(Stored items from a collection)
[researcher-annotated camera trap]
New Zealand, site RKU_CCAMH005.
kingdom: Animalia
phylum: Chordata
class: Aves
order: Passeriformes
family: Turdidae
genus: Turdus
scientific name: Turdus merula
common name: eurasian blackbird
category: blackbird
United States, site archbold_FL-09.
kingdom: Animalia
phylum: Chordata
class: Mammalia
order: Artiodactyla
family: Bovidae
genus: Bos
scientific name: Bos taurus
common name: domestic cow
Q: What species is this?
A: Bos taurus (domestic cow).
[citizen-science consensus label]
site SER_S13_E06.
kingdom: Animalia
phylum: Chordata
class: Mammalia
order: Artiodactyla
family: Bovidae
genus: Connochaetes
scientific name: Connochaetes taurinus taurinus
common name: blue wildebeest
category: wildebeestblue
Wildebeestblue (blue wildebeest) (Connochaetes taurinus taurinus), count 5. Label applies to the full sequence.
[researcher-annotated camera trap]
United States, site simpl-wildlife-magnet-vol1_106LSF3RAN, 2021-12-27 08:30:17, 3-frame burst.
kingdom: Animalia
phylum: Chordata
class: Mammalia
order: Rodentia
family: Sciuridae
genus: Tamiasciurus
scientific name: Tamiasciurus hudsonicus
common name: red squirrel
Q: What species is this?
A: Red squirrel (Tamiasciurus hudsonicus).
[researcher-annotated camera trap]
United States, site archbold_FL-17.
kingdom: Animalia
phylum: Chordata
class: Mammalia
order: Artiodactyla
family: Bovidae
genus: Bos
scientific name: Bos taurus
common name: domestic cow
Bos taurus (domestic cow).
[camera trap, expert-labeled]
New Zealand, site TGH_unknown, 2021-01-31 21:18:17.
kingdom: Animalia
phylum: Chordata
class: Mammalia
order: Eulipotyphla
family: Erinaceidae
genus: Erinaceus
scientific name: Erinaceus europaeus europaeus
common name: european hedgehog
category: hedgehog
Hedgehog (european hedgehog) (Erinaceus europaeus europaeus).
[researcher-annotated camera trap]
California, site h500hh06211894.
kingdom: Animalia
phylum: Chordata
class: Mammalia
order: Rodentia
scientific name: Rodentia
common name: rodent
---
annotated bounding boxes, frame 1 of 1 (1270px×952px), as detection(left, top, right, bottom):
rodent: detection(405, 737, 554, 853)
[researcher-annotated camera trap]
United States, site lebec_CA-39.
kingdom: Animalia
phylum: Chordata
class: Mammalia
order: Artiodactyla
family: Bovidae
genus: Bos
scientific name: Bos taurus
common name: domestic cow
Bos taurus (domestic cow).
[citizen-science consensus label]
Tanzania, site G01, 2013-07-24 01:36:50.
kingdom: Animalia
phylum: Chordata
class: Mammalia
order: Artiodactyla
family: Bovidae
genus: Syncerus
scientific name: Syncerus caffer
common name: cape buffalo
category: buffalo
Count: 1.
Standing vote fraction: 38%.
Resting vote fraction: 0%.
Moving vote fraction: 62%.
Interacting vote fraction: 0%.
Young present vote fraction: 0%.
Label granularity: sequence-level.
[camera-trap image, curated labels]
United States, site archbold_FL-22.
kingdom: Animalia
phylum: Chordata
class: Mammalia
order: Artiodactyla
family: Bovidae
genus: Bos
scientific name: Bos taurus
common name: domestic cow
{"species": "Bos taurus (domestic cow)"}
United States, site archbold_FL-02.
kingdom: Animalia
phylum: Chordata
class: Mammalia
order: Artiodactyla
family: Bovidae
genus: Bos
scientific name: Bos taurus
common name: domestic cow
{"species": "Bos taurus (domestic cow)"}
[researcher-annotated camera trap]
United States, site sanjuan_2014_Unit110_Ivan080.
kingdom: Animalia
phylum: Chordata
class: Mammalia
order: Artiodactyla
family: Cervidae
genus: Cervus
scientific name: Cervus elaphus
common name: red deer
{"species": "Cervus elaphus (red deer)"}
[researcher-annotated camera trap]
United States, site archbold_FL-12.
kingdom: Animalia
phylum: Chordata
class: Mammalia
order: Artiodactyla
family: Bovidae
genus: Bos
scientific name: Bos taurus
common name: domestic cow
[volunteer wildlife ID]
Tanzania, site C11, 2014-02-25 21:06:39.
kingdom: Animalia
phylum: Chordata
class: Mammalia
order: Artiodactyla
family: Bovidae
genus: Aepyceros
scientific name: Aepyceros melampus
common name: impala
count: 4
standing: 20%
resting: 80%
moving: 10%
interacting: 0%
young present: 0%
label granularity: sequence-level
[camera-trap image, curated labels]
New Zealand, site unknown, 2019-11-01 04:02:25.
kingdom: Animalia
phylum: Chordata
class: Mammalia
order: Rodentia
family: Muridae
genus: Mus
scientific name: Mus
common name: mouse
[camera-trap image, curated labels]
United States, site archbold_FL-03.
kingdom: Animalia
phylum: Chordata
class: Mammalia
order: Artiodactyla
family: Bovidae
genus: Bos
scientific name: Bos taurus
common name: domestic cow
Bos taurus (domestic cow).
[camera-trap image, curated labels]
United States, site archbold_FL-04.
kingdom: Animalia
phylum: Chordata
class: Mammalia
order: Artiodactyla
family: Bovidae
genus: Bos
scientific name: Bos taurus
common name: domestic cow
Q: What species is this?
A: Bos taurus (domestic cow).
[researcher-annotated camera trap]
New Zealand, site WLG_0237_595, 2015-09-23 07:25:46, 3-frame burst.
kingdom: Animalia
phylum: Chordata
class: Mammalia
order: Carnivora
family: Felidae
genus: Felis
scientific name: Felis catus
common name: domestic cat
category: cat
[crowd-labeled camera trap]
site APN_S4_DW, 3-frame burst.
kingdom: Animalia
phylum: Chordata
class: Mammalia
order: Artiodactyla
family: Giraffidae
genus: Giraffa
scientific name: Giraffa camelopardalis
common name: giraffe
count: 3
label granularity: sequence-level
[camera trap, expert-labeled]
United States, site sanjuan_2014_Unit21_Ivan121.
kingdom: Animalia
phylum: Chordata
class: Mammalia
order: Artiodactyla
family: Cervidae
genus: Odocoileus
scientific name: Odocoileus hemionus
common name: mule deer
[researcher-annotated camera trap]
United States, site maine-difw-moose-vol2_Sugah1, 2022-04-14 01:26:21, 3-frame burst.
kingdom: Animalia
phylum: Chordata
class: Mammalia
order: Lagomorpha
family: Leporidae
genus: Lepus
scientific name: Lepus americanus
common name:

● **WHAT TO DO**
Go through the records above and write each one out again exactly.

● **YOUR SOLUTION**
[researcher-annotated camera trap]
New Zealand, site RKU_CCAMH005.
kingdom: Animalia
phylum: Chordata
class: Aves
order: Passeriformes
family: Turdidae
genus: Turdus
scientific name: Turdus merula
common name: eurasian blackbird
category: blackbird
United States, site archbold_FL-09.
kingdom: Animalia
phylum: Chordata
class: Mammalia
order: Artiodactyla
family: Bovidae
genus: Bos
scientific name: Bos taurus
common name: domestic cow
Q: What species is this?
A: Bos taurus (domestic cow).
[citizen-science consensus label]
site SER_S13_E06.
kingdom: Animalia
phylum: Chordata
class: Mammalia
order: Artiodactyla
family: Bovidae
genus: Connochaetes
scientific name: Connochaetes taurinus taurinus
common name: blue wildebeest
category: wildebeestblue
Wildebeestblue (blue wildebeest) (Connochaetes taurinus taurinus), count 5. Label applies to the full sequence.
[researcher-annotated camera trap]
United States, site simpl-wildlife-magnet-vol1_106LSF3RAN, 2021-12-27 08:30:17, 3-frame burst.
kingdom: Animalia
phylum: Chordata
class: Mammalia
order: Rodentia
family: Sciuridae
genus: Tamiasciurus
scientific name: Tamiasciurus hudsonicus
common name: red squirrel
Q: What species is this?
A: Red squirrel (Tamiasciurus hudsonicus).
[researcher-annotated camera trap]
United States, site archbold_FL-17.
kingdom: Animalia
phylum: Chordata
class: Mammalia
order: Artiodactyla
family: Bovidae
genus: Bos
scientific name: Bos taurus
common name: domestic cow
Bos taurus (domestic cow).
[camera trap, expert-labeled]
New Zealand, site TGH_unknown, 2021-01-31 21:18:17.
kingdom: Animalia
phylum: Chordata
class: Mammalia
order: Eulipotyphla
family: Erinaceidae
genus: Erinaceus
scientific name: Erinaceus europaeus europaeus
common name: european hedgehog
category: hedgehog
Hedgehog (european hedgehog) (Erinaceus europaeus europaeus).
[researcher-annotated camera trap]
California, site h500hh06211894.
kingdom: Animalia
phylum: Chordata
class: Mammalia
order: Rodentia
scientific name: Rodentia
common name: rodent
---
annotated bounding boxes, frame 1 of 1 (1270px×952px), as detection(left, top, right, bottom):
rodent: detection(405, 737, 554, 853)
[researcher-annotated camera trap]
United States, site lebec_CA-39.
kingdom: Animalia
phylum: Chordata
class: Mammalia
order: Artiodactyla
family: Bovidae
genus: Bos
scientific name: Bos taurus
common name: domestic cow
Bos taurus (domestic cow).
[citizen-science consensus label]
Tanzania, site G01, 2013-07-24 01:36:50.
kingdom: Animalia
phylum: Chordata
class: Mammalia
order: Artiodactyla
family: Bovidae
genus: Syncerus
scientific name: Syncerus caffer
common name: cape buffalo
category: buffalo
Count: 1.
Standing vote fraction: 38%.
Resting vote fraction: 0%.
Moving vote fraction: 62%.
Interacting vote fraction: 0%.
Young present vote fraction: 0%.
Label granularity: sequence-level.
[camera-trap image, curated labels]
United States, site archbold_FL-22.
kingdom: Animalia
phylum: Chordata
class: Mammalia
order: Artiodactyla
family: Bovidae
genus: Bos
scientific name: Bos taurus
common name: domestic cow
{"species": "Bos taurus (domestic cow)"}
United States, site archbold_FL-02.
kingdom: Animalia
phylum: Chordata
class: Mammalia
order: Artiodactyla
family: Bovidae
genus: Bos
scientific name: Bos taurus
common name: domestic cow
{"species": "Bos taurus (domestic cow)"}
[researcher-annotated camera trap]
United States, site sanjuan_2014_Unit110_Ivan080.
kingdom: Animalia
phylum: Chordata
class: Mammalia
order: Artiodactyla
family: Cervidae
genus: Cervus
scientific name: Cervus elaphus
common name: red deer
{"species": "Cervus elaphus (red deer)"}
[researcher-annotated camera trap]
United States, site archbold_FL-12.
kingdom: Animalia
phylum: Chordata
class: Mammalia
order: Artiodactyla
family: Bovidae
genus: Bos
scientific name: Bos taurus
common name: domestic cow
[volunteer wildlife ID]
Tanzania, site C11, 2014-02-25 21:06:39.
kingdom: Animalia
phylum: Chordata
class: Mammalia
order: Artiodactyla
family: Bovidae
genus: Aepyceros
scientific name: Aepyceros melampus
common name: impala
count: 4
standing: 20%
resting: 80%
moving: 10%
interacting: 0%
young present: 0%
label granularity: sequence-level
[camera-trap image, curated labels]
New Zealand, site unknown, 2019-11-01 04:02:25.
kingdom: Animalia
phylum: Chordata
class: Mammalia
order: Rodentia
family: Muridae
genus: Mus
scientific name: Mus
common name: mouse
[camera-trap image, curated labels]
United States, site archbold_FL-03.
kingdom: Animalia
phylum: Chordata
class: Mammalia
order: Artiodactyla
family: Bovidae
genus: Bos
scientific name: Bos taurus
common name: domestic cow
Bos taurus (domestic cow).
[camera-trap image, curated labels]
United States, site archbold_FL-04.
kingdom: Animalia
phylum: Chordata
class: Mammalia
order: Artiodactyla
family: Bovidae
genus: Bos
scientific name: Bos taurus
common name: domestic cow
Q: What species is this?
A: Bos taurus (domestic cow).
[researcher-annotated camera trap]
New Zealand, site WLG_0237_595, 2015-09-23 07:25:46, 3-frame burst.
kingdom: Animalia
phylum: Chordata
class: Mammalia
order: Carnivora
family: Felidae
genus: Felis
scientific name: Felis catus
common name: domestic cat
category: cat
[crowd-labeled camera trap]
site APN_S4_DW, 3-frame burst.
kingdom: Animalia
phylum: Chordata
class: Mammalia
order: Artiodactyla
family: Giraffidae
genus: Giraffa
scientific name: Giraffa camelopardalis
common name: giraffe
count: 3
label granularity: sequence-level
[camera trap, expert-labeled]
United States, site sanjuan_2014_Unit21_Ivan121.
kingdom: Animalia
phylum: Chordata
class: Mammalia
order: Artiodactyla
family: Cervidae
genus: Odocoileus
scientific name: Odocoileus hemionus
common name: mule deer
[researcher-annotated camera trap]
United States, site maine-difw-moose-vol2_Sugah1, 2022-04-14 01:26:21, 3-frame burst.
kingdom: Animalia
phylum: Chordata
class: Mammalia
order: Lagomorpha
family: Leporidae
genus: Lepus
scientific name: Lepus americanus
common name:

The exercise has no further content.